• Cap vers le Nord Ouest du 15 au 30 mars 2015

    Venir à San Miguel de Allende

    Cliquez ICI pour voir le trajet

     

    Venir à San Miguel de Allende, ce n’est pas pour faire uniquement de la confiture…(Le Trotteur est passé maitre confiturier tant la confiture est bonne), c’est surtout pour visiter, même sous le parapluie, la ville classée « Monument National » depuis 1926. San Miguel de Allende est une ville hautement touristique, restaurants, magasins de souvenirs (toujours de bon goût) se touchent, mais son élégance, fait oublier ce côté mercantile. Toutes les rues sont pavées, les maisons bien préservées, déambuler dans cette ambiance plait aux Trotteurs. C’est par la Parroquia sur la place principale qu’ils vont commencer, œuvre d’un maitre maçon autodidacte qui s’est inspiré de cartes postales d’églises Françaises ;

     

    lui faisant face la maison natale d’Ignacio Allende héros de l’indépendance ;

     

    continuant à arpenter les rues, toujours des églises, de belles demeures.

                                   

                               

    Il manque quand même le soleil…, ils trouvent de moins en moins d’intérêt d’entrer dans les églises, les intérieurs sont un peu décevants. Ils ne s’attarderont pas trop…

    Ils filent vers Queretaro capitale du même état. Encore une grande ville (plus de 800000 habitants) et une banlieue industrielle qui n’en finit pas de s’étirer. Le centre-ville est inscrit au patrimoine mondial. Cette fois, ils n’auront pas à se demander s’ils entrent ou pas, les églises sont fermées. Ils se contenteront de se promener, le nez en l’air, ils n’auront pas le loisir de trop s’attarder sur les nombreuses et sympathiques places que compte la ville, la faute à…la pluie.

                         

                                 

    Ils arrivent à la nuit tombante à Guanajuato, Guanajuato capitale de l’état du même nom, inscrite sur la Liste du patrimoine mondial. C’est ici que le Trotteur a rendez-vous.

    Pour rejoindre la ville, petit en voyage en bus, juste 9 kilomètres, pendant lesquels la Trotteuse se demanda si les vitres n’allaient pas se décrocher tant elles bougeaient dangereusement !!! Le terminal est au chœur du centre-ville, dès les premiers pas ils sont envoutés par son charme ; des ruelles aux maisons colorées, des places cachées sous un épais manteau de verdure, des rues tantôt à l’air libre tantôt souterraines

     

    (Casita, comment aurais tu pu passer). Leur flânerie les amène devant la maison natale, transformée en musée, de Diego Rivera.

                                                    

    Au fil de l’exposition ils découvrent tous les aspects de l’œuvre du peintre depuis son entrée à l’école des Beaux-Arts à l’âge de 10 ans, les influences impressionnistes, cubistes, école flamande, pendant son voyage en Europe, pour finir par Diego le muraliste, exprimant ainsi son militantisme.
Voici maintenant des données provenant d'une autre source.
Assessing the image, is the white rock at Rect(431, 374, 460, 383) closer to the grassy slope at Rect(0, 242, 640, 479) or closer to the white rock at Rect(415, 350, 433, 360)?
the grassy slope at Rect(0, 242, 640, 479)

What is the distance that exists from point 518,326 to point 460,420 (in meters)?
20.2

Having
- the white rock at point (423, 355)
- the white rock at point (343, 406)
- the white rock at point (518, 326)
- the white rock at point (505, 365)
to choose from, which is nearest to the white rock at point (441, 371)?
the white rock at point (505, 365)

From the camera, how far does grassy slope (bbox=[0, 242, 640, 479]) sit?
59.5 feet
Ils continuent sur le même trottoir à quelques encablures, une immense bâtisse blanche, l’Université, de style mauresque,

     

     

    et juste séparée par une maison, la monumentale église de la Compagnie de Jésus à la façade en pierre rose, que de richesse !!!

    Un funiculaire permet accéder au monument à la gloire de Pipila, (mineur indigène qui prit d’assaut l’ancien grenier) et en même temps d’avoir une vue superbe sur la ville, lovée dans un ravin, et dont certains quartiers montent à l’assaut des collines. C’est maintenant que le Trotteur a son rendez-vous ; comment retrouver dans ce fouillis de couleurs, le petit coin, pris en photo par un voyageur, qui lui a servi de modèle à l’atelier de Saint Jean. Ses yeux avaient tellement étudié les formes, les couleurs… qu’ils n’ont pas mis de temps à l’identifier.

    c'est ICI !!!!

     

    Le Trotteur mitraille ainsi il pourra continuer d’agrandir sa galerie au retour, sa première toile est bien conforme à la réalité. Ils sont restés là, à saisir le moment où, les rayons de soleil se frayant un passage entre les nuages, lançaient à la manière d’un éclairagiste, un coup de projecteur sur ce bel amphithéâtre.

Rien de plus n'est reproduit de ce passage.